#### [WHAT TO DO]
Copy exactly, line for line, the part of the listing from the line containing "Wellington, site 046c, 6/28/2016" through its last line, and nothing else.

%%

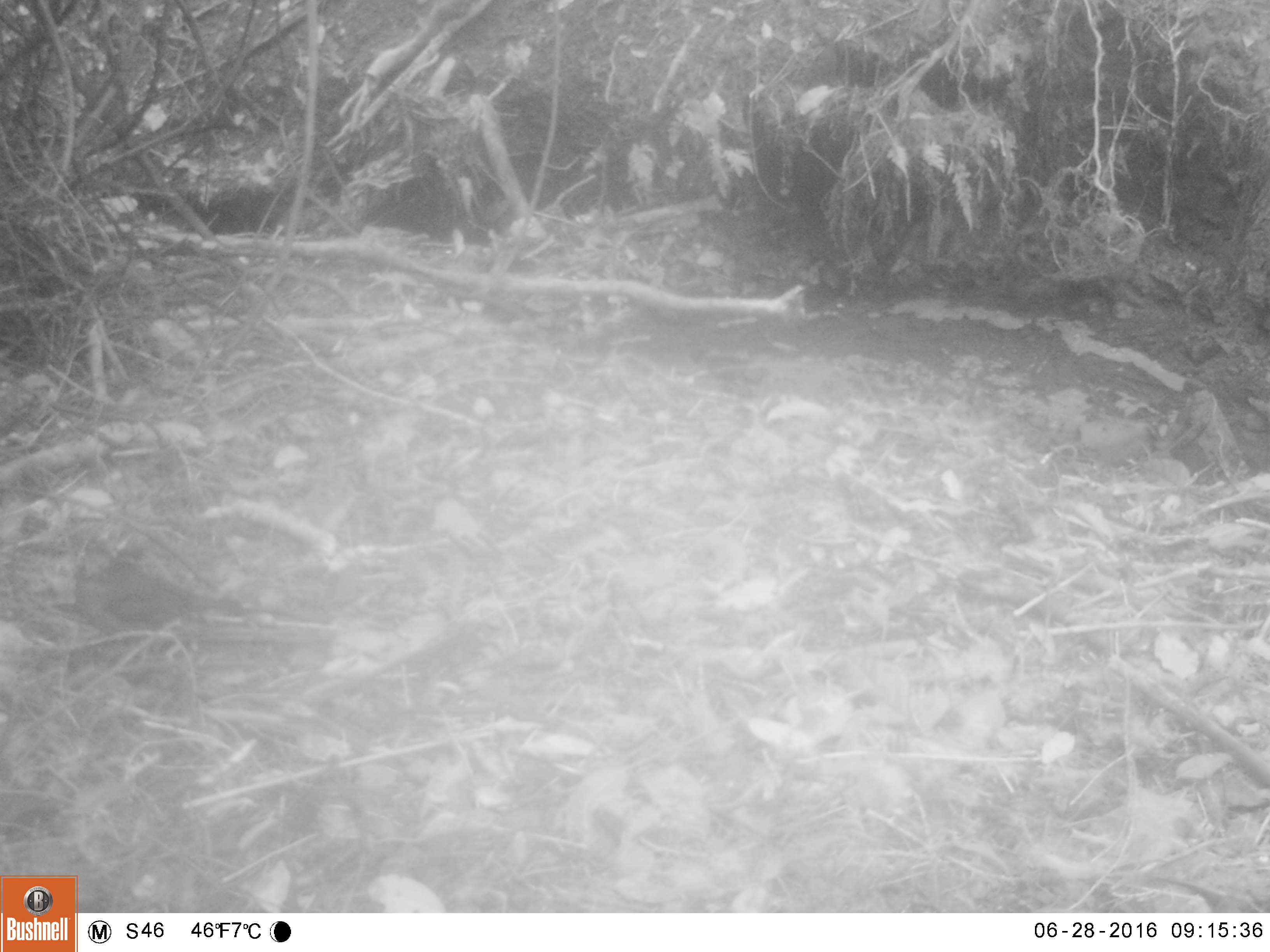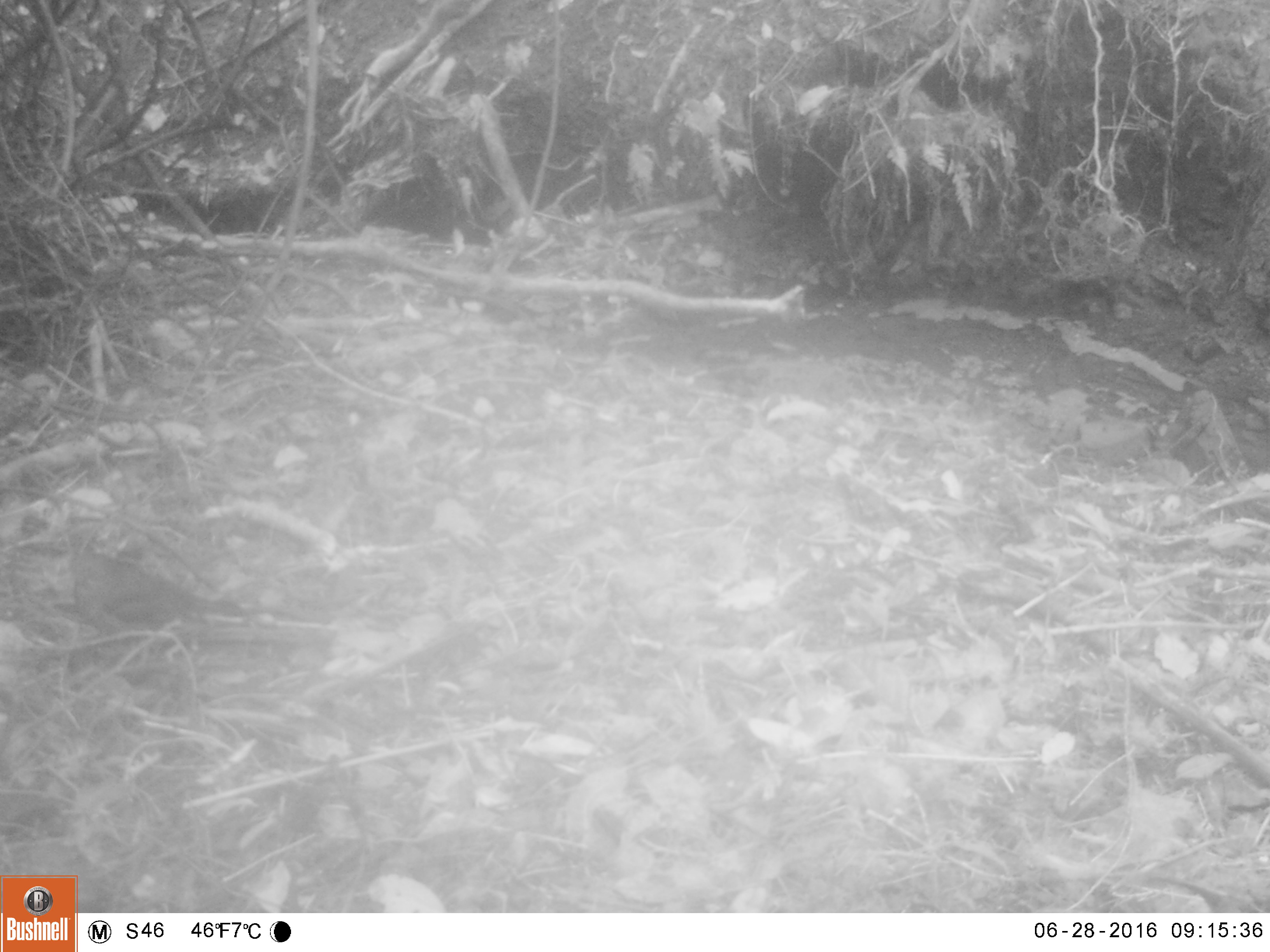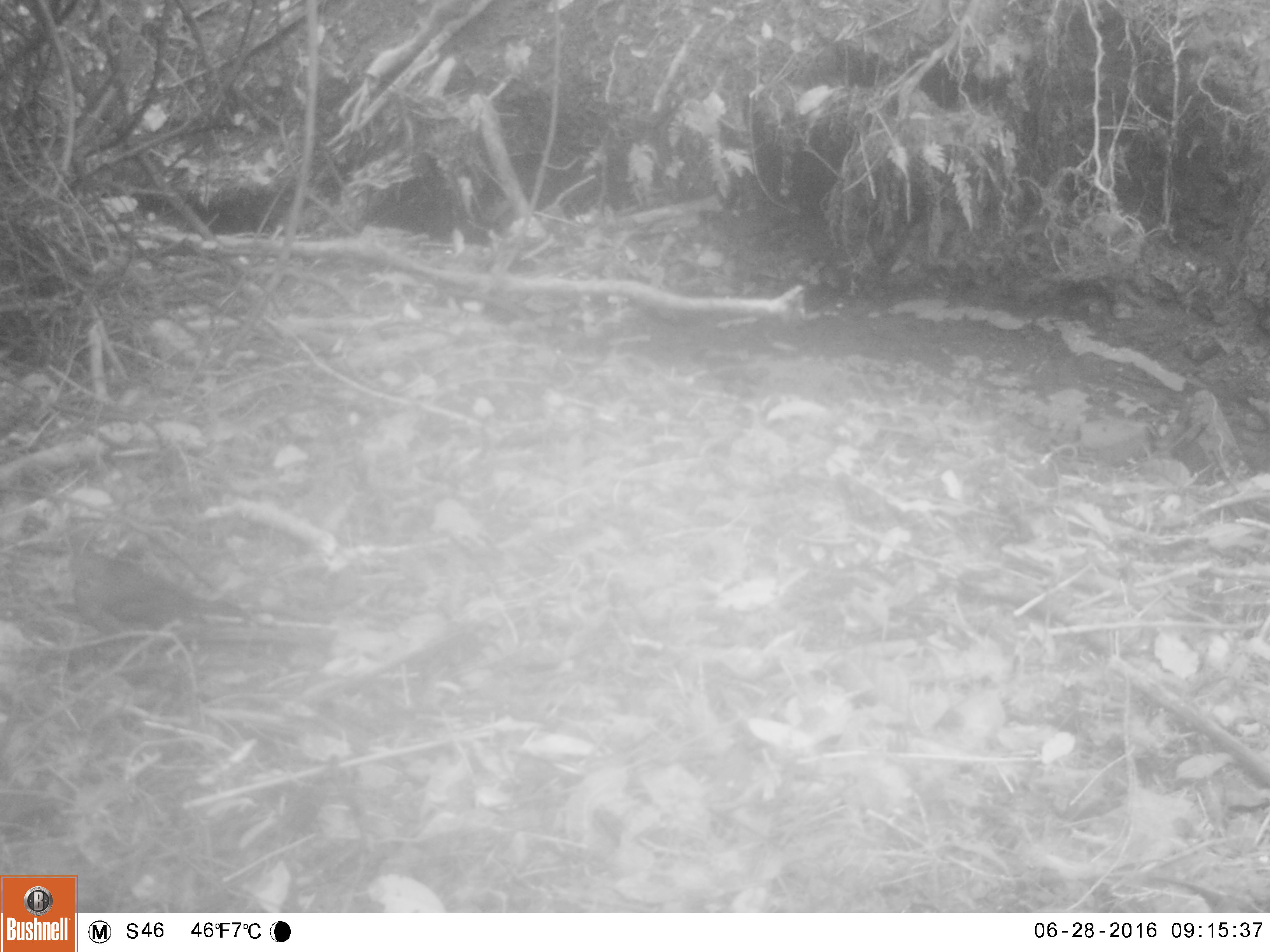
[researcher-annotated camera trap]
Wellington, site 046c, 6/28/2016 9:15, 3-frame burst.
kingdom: Animalia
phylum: Chordata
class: Aves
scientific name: Aves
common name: bird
Bird (Aves).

%%

#### [YOUR SOLUTION]
Wellington, site 046c, 6/28/2016 9:15, 3-frame burst.
kingdom: Animalia
phylum: Chordata
class: Aves
scientific name: Aves
common name: bird
Bird (Aves).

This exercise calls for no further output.